Rudeboy: The Story of Trojan Records Directed by Nicolas Jack Davies

Rude Boy opens with a quote from D.J./filmmaker Don Letts: “Music is an open letter to the world…” It might sound corny, but that bit of optimism sets the tone for this documentary about one of the most iconic record labels in the world. The timeline begins with Jamaica’s independence from Brittan in 1962 and the rise of the sound system. Late-night parties staved off some of the stress of financial struggles and political uncertainty. Anecdotes in the film range from massive parties, unshakable gangsters, and serious competition to acquire new records and equipment. Talking heads include some of the most influential living reggae icons. Producer Bunny Lee, singer Derrick Morgan, filmmaker Don Letts, and Selecter vocalist Pauline Black are among those illuminating the details as both fans and participants. The stories are told with enthusiasm. Despite some of the bravado, participants come across as understanding they are part of something bigger than themselves.
────────────────
Challenge
Which people does the review of the Trojan Records documentary name as talking heads in the film? You won't need the lines that follow the review to do anything here.

Items in a dataset
────────────────
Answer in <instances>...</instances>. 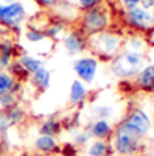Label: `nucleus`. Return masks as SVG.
Returning a JSON list of instances; mask_svg holds the SVG:
<instances>
[{"label":"nucleus","mask_w":154,"mask_h":156,"mask_svg":"<svg viewBox=\"0 0 154 156\" xmlns=\"http://www.w3.org/2000/svg\"><path fill=\"white\" fill-rule=\"evenodd\" d=\"M124 36L113 29L87 36V51L98 59V62L109 63L117 54L123 51Z\"/></svg>","instance_id":"1"},{"label":"nucleus","mask_w":154,"mask_h":156,"mask_svg":"<svg viewBox=\"0 0 154 156\" xmlns=\"http://www.w3.org/2000/svg\"><path fill=\"white\" fill-rule=\"evenodd\" d=\"M147 63L146 55L123 49L109 62V71L120 81H132Z\"/></svg>","instance_id":"2"},{"label":"nucleus","mask_w":154,"mask_h":156,"mask_svg":"<svg viewBox=\"0 0 154 156\" xmlns=\"http://www.w3.org/2000/svg\"><path fill=\"white\" fill-rule=\"evenodd\" d=\"M145 138H141L134 133V130L126 123L120 121L115 125V132L111 138L115 155L119 156H136L145 148Z\"/></svg>","instance_id":"3"},{"label":"nucleus","mask_w":154,"mask_h":156,"mask_svg":"<svg viewBox=\"0 0 154 156\" xmlns=\"http://www.w3.org/2000/svg\"><path fill=\"white\" fill-rule=\"evenodd\" d=\"M112 25V14L105 5L94 7L90 10L82 11L78 18V27L86 36H92L95 33L104 32L109 29Z\"/></svg>","instance_id":"4"},{"label":"nucleus","mask_w":154,"mask_h":156,"mask_svg":"<svg viewBox=\"0 0 154 156\" xmlns=\"http://www.w3.org/2000/svg\"><path fill=\"white\" fill-rule=\"evenodd\" d=\"M123 21L134 33L146 34L154 30V11H147L136 5L123 11Z\"/></svg>","instance_id":"5"},{"label":"nucleus","mask_w":154,"mask_h":156,"mask_svg":"<svg viewBox=\"0 0 154 156\" xmlns=\"http://www.w3.org/2000/svg\"><path fill=\"white\" fill-rule=\"evenodd\" d=\"M27 18V7L22 0L10 4L0 3V26L11 30H19Z\"/></svg>","instance_id":"6"},{"label":"nucleus","mask_w":154,"mask_h":156,"mask_svg":"<svg viewBox=\"0 0 154 156\" xmlns=\"http://www.w3.org/2000/svg\"><path fill=\"white\" fill-rule=\"evenodd\" d=\"M100 62L92 54H83L81 56H76L72 62V70L78 80L85 82L87 86L94 83L98 74Z\"/></svg>","instance_id":"7"},{"label":"nucleus","mask_w":154,"mask_h":156,"mask_svg":"<svg viewBox=\"0 0 154 156\" xmlns=\"http://www.w3.org/2000/svg\"><path fill=\"white\" fill-rule=\"evenodd\" d=\"M123 121L134 130L136 136H139L141 138L147 137V134L150 133L153 127V119L149 115L146 110H143L142 107H131L128 110V112L126 114Z\"/></svg>","instance_id":"8"},{"label":"nucleus","mask_w":154,"mask_h":156,"mask_svg":"<svg viewBox=\"0 0 154 156\" xmlns=\"http://www.w3.org/2000/svg\"><path fill=\"white\" fill-rule=\"evenodd\" d=\"M63 48L70 56H81L87 52V36L79 27H70L62 37Z\"/></svg>","instance_id":"9"},{"label":"nucleus","mask_w":154,"mask_h":156,"mask_svg":"<svg viewBox=\"0 0 154 156\" xmlns=\"http://www.w3.org/2000/svg\"><path fill=\"white\" fill-rule=\"evenodd\" d=\"M86 130L93 140L111 141L115 132V125L111 121H105V119H93L86 127Z\"/></svg>","instance_id":"10"},{"label":"nucleus","mask_w":154,"mask_h":156,"mask_svg":"<svg viewBox=\"0 0 154 156\" xmlns=\"http://www.w3.org/2000/svg\"><path fill=\"white\" fill-rule=\"evenodd\" d=\"M132 88L145 93H153L154 92V65L146 63L145 67L139 71L132 80Z\"/></svg>","instance_id":"11"},{"label":"nucleus","mask_w":154,"mask_h":156,"mask_svg":"<svg viewBox=\"0 0 154 156\" xmlns=\"http://www.w3.org/2000/svg\"><path fill=\"white\" fill-rule=\"evenodd\" d=\"M89 99V86L75 78L68 89V103L71 107H82Z\"/></svg>","instance_id":"12"},{"label":"nucleus","mask_w":154,"mask_h":156,"mask_svg":"<svg viewBox=\"0 0 154 156\" xmlns=\"http://www.w3.org/2000/svg\"><path fill=\"white\" fill-rule=\"evenodd\" d=\"M33 148L41 155H53L60 151V143L57 137L38 134L33 141Z\"/></svg>","instance_id":"13"},{"label":"nucleus","mask_w":154,"mask_h":156,"mask_svg":"<svg viewBox=\"0 0 154 156\" xmlns=\"http://www.w3.org/2000/svg\"><path fill=\"white\" fill-rule=\"evenodd\" d=\"M29 82L32 88L34 89L37 93H44L49 89L52 82V71L48 67H41L40 70L34 71L33 74L29 76Z\"/></svg>","instance_id":"14"},{"label":"nucleus","mask_w":154,"mask_h":156,"mask_svg":"<svg viewBox=\"0 0 154 156\" xmlns=\"http://www.w3.org/2000/svg\"><path fill=\"white\" fill-rule=\"evenodd\" d=\"M123 49L131 52H136V54L146 55L147 49H149V40L146 38L145 34L141 33H130L128 36L124 37V43H123Z\"/></svg>","instance_id":"15"},{"label":"nucleus","mask_w":154,"mask_h":156,"mask_svg":"<svg viewBox=\"0 0 154 156\" xmlns=\"http://www.w3.org/2000/svg\"><path fill=\"white\" fill-rule=\"evenodd\" d=\"M85 152L86 156H115L112 143L106 140H92Z\"/></svg>","instance_id":"16"},{"label":"nucleus","mask_w":154,"mask_h":156,"mask_svg":"<svg viewBox=\"0 0 154 156\" xmlns=\"http://www.w3.org/2000/svg\"><path fill=\"white\" fill-rule=\"evenodd\" d=\"M22 89V82L18 81L8 70L0 71V96L5 93L19 94Z\"/></svg>","instance_id":"17"},{"label":"nucleus","mask_w":154,"mask_h":156,"mask_svg":"<svg viewBox=\"0 0 154 156\" xmlns=\"http://www.w3.org/2000/svg\"><path fill=\"white\" fill-rule=\"evenodd\" d=\"M15 60L25 69V71L29 76L45 66V62H44L42 58H38L32 54H21L18 58H15Z\"/></svg>","instance_id":"18"},{"label":"nucleus","mask_w":154,"mask_h":156,"mask_svg":"<svg viewBox=\"0 0 154 156\" xmlns=\"http://www.w3.org/2000/svg\"><path fill=\"white\" fill-rule=\"evenodd\" d=\"M63 122L56 116H48L40 123L38 132L40 134L52 136V137H59L60 133L63 132Z\"/></svg>","instance_id":"19"},{"label":"nucleus","mask_w":154,"mask_h":156,"mask_svg":"<svg viewBox=\"0 0 154 156\" xmlns=\"http://www.w3.org/2000/svg\"><path fill=\"white\" fill-rule=\"evenodd\" d=\"M68 29V25L67 22L62 21V19H55V21H52L49 25H46L45 27H44V32H45L46 37L49 38V40H55V38H57V40H62V37L64 36L65 30Z\"/></svg>","instance_id":"20"},{"label":"nucleus","mask_w":154,"mask_h":156,"mask_svg":"<svg viewBox=\"0 0 154 156\" xmlns=\"http://www.w3.org/2000/svg\"><path fill=\"white\" fill-rule=\"evenodd\" d=\"M92 116L93 119H105L112 122L116 116V110L111 104H97L92 108Z\"/></svg>","instance_id":"21"},{"label":"nucleus","mask_w":154,"mask_h":156,"mask_svg":"<svg viewBox=\"0 0 154 156\" xmlns=\"http://www.w3.org/2000/svg\"><path fill=\"white\" fill-rule=\"evenodd\" d=\"M25 38H26L29 43L32 44H41L48 41L49 38L46 37L45 32H44V27H27L23 33Z\"/></svg>","instance_id":"22"},{"label":"nucleus","mask_w":154,"mask_h":156,"mask_svg":"<svg viewBox=\"0 0 154 156\" xmlns=\"http://www.w3.org/2000/svg\"><path fill=\"white\" fill-rule=\"evenodd\" d=\"M5 114H7L12 127L21 125L22 122L25 121V118H26V112H25V110L21 107V105H16V107H14V108H10V110L5 111Z\"/></svg>","instance_id":"23"},{"label":"nucleus","mask_w":154,"mask_h":156,"mask_svg":"<svg viewBox=\"0 0 154 156\" xmlns=\"http://www.w3.org/2000/svg\"><path fill=\"white\" fill-rule=\"evenodd\" d=\"M19 105V94L16 93H5L0 96V110L7 111Z\"/></svg>","instance_id":"24"},{"label":"nucleus","mask_w":154,"mask_h":156,"mask_svg":"<svg viewBox=\"0 0 154 156\" xmlns=\"http://www.w3.org/2000/svg\"><path fill=\"white\" fill-rule=\"evenodd\" d=\"M67 2L71 3L78 11H86L90 8L102 5L105 0H67Z\"/></svg>","instance_id":"25"},{"label":"nucleus","mask_w":154,"mask_h":156,"mask_svg":"<svg viewBox=\"0 0 154 156\" xmlns=\"http://www.w3.org/2000/svg\"><path fill=\"white\" fill-rule=\"evenodd\" d=\"M92 140L93 138L90 137L89 132H87L86 129L79 130V132H76L72 137V145L75 147V148H86Z\"/></svg>","instance_id":"26"},{"label":"nucleus","mask_w":154,"mask_h":156,"mask_svg":"<svg viewBox=\"0 0 154 156\" xmlns=\"http://www.w3.org/2000/svg\"><path fill=\"white\" fill-rule=\"evenodd\" d=\"M11 127H12V125H11V122H10V119H8L7 114H5V111L2 110V111H0V138L4 137Z\"/></svg>","instance_id":"27"},{"label":"nucleus","mask_w":154,"mask_h":156,"mask_svg":"<svg viewBox=\"0 0 154 156\" xmlns=\"http://www.w3.org/2000/svg\"><path fill=\"white\" fill-rule=\"evenodd\" d=\"M15 60V55L8 54V52H2L0 51V71L2 70H8L11 63Z\"/></svg>","instance_id":"28"},{"label":"nucleus","mask_w":154,"mask_h":156,"mask_svg":"<svg viewBox=\"0 0 154 156\" xmlns=\"http://www.w3.org/2000/svg\"><path fill=\"white\" fill-rule=\"evenodd\" d=\"M141 2H142V0H119L120 5H122V8H123V11L136 7V5L141 4Z\"/></svg>","instance_id":"29"},{"label":"nucleus","mask_w":154,"mask_h":156,"mask_svg":"<svg viewBox=\"0 0 154 156\" xmlns=\"http://www.w3.org/2000/svg\"><path fill=\"white\" fill-rule=\"evenodd\" d=\"M35 2H37L40 5H42V7L55 8V7L57 5V3L60 2V0H35Z\"/></svg>","instance_id":"30"},{"label":"nucleus","mask_w":154,"mask_h":156,"mask_svg":"<svg viewBox=\"0 0 154 156\" xmlns=\"http://www.w3.org/2000/svg\"><path fill=\"white\" fill-rule=\"evenodd\" d=\"M139 5L147 11H153L154 10V0H142Z\"/></svg>","instance_id":"31"},{"label":"nucleus","mask_w":154,"mask_h":156,"mask_svg":"<svg viewBox=\"0 0 154 156\" xmlns=\"http://www.w3.org/2000/svg\"><path fill=\"white\" fill-rule=\"evenodd\" d=\"M21 2V0H2V3H5V4H10V3H16Z\"/></svg>","instance_id":"32"},{"label":"nucleus","mask_w":154,"mask_h":156,"mask_svg":"<svg viewBox=\"0 0 154 156\" xmlns=\"http://www.w3.org/2000/svg\"><path fill=\"white\" fill-rule=\"evenodd\" d=\"M149 43L154 44V30H152V32H150V40H149Z\"/></svg>","instance_id":"33"},{"label":"nucleus","mask_w":154,"mask_h":156,"mask_svg":"<svg viewBox=\"0 0 154 156\" xmlns=\"http://www.w3.org/2000/svg\"><path fill=\"white\" fill-rule=\"evenodd\" d=\"M152 63H153V65H154V58H153V59H152Z\"/></svg>","instance_id":"34"}]
</instances>
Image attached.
────────────────
Answer to the exercise
Bunny Lee, Derrick Morgan, Don Letts, and Pauline Black.